Twenty years have passed, the BRIC countries have disappointed

The author is a former chief economist at Goldman Sachs and served as the British Treasury Secretary in David Cameron’s government.

Since my past 20 years Published papers It formally grouped emerging economies such as Brazil, Russia, India, and China, and coined the term “BRIC countries” to describe them. I think that since these countries are likely to continue to maintain amazing GDP growth in the next ten years, we urgently need them to play a greater role in global governance. As France, Germany and Italy join the permanent economic and monetary union, I propose to merge their separate seats in the G7 and their corresponding representatives in the IMF and the World Bank into one European seat, which will allow the BRIC countries to join the slightly enlarged European seats make way. G7.

Until 2003, my team published another article entitled “Dreaming with the BRICS”, We assume that these four countries can collectively become a larger economy than G6 (excluding Canada). Our timing is accidental and coincides with the globalization boom, which means that many international companies are doing more business in the BRIC countries.

A few years later, the financial crisis finally inspired the long-overdue global governance changes. My proposal to merge the large mainland economies into one representative has never been realized. But in response to market turmoil, then US President George W. Bush convened the G20 in 2008-the group includes four BRIC countries. A year later, Gordon Brown, then Prime Minister of the United Kingdom, chaired the enlarged group in London, consolidating its central role in global economic and financial affairs.

The launch of the Financial Stability Forum — which subsequently became the Financial Stability Board in 2009 — and the rebalancing of the voting and ownership shares of the International Monetary Fund and the World Bank also seem to be important. All of these have impressed me deeply. They are important developments towards greater common prosperity and a more representative form of global governance in the future.

What a disappointment, another ten years have passed in November 2021 and absolutely no progress has been made. The mandatory five-year review of special drawing rights-which may increase the objective representation of major emerging currencies to reflect their growing strength-has been postponed. Due to the US-China competition, the G20 itself now seems to be divided. Very few people seem to finish.

This is particularly worrying because although International Monetary Fund Forecast Developed economies will not suffer major damage after the pandemic. Except for China, the growth rate of emerging markets is expected to be much lower than expected before the coronavirus outbreak.

Not only was the G20 unable to agree on a fair plan for the distribution of Covid-19 vaccines, but some members also opposed the establishment of a new global financial and health committee, which would strengthen the world’s ability to respond to future health challenges. The most worrying thing is the failure to play a leading role in the 1.5C climate change target (the core feature of this month’s COP26 summit).

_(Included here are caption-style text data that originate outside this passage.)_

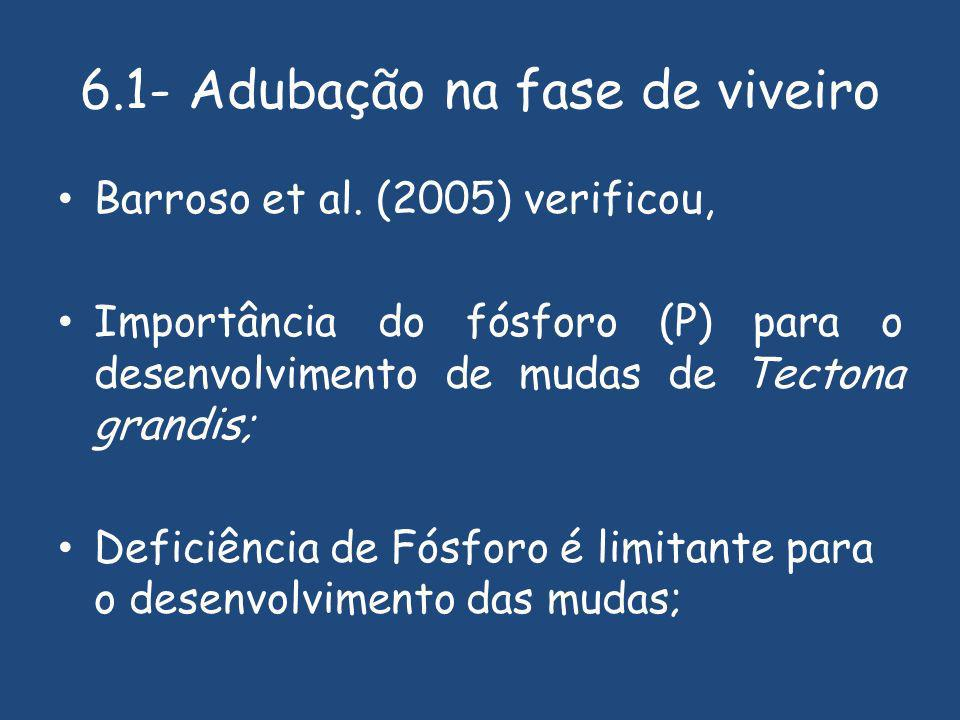 6.1- Adubação na fase de viveiro Barroso et al.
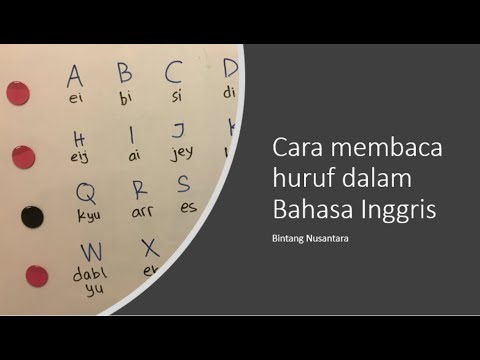Cara Penulisan Tanggal dalam Bahasa Inggris | Lesson #5.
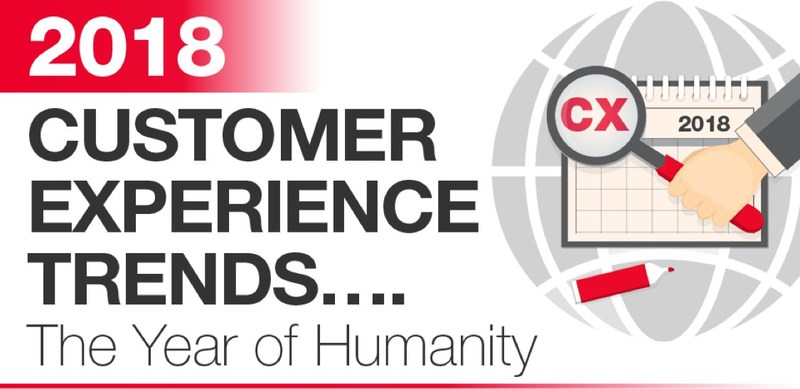 Temkin Group's 15 Customer Experience Trends for 2018, The Year of Humanity (TopCXTrends.com)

Of course, the leaders of the BRICS countries also established their own economic and political clubs in 2009, and South Africa’s accession made it a “BRIC country”-a development that promoted the popularity of this acronym. But apart from setting up another development bank, they hardly coordinated policies to promote their collective economic efforts. They also did not make constructive contributions to the global common interest within the G20. This is also disappointing.

China is the only BRIC country to exceed its growth expectations, and India is not far from meeting its expectations. However, due to the bleakness of the second decade, neither Brazil nor Russia has a greater share of the nominal dollar in GDP than in 2001. How these countries successfully transition to a higher income state in the whole society remains a huge challenge. unsolved.

For those countries that are truly eager to achieve this goal, South Korea remains the only shining example. In my career, it is the only country whose economy has developed to the same level of prosperity as its citizens in southern Europe. No other country with a population of more than 45 million has come close.

Countries such as Brazil, Russia, Indonesia, Nigeria, and Vietnam should emulate Seoul’s economic success for their own societies. This will ultimately make their people richer and possibly happier, and it will also promote equality across the world.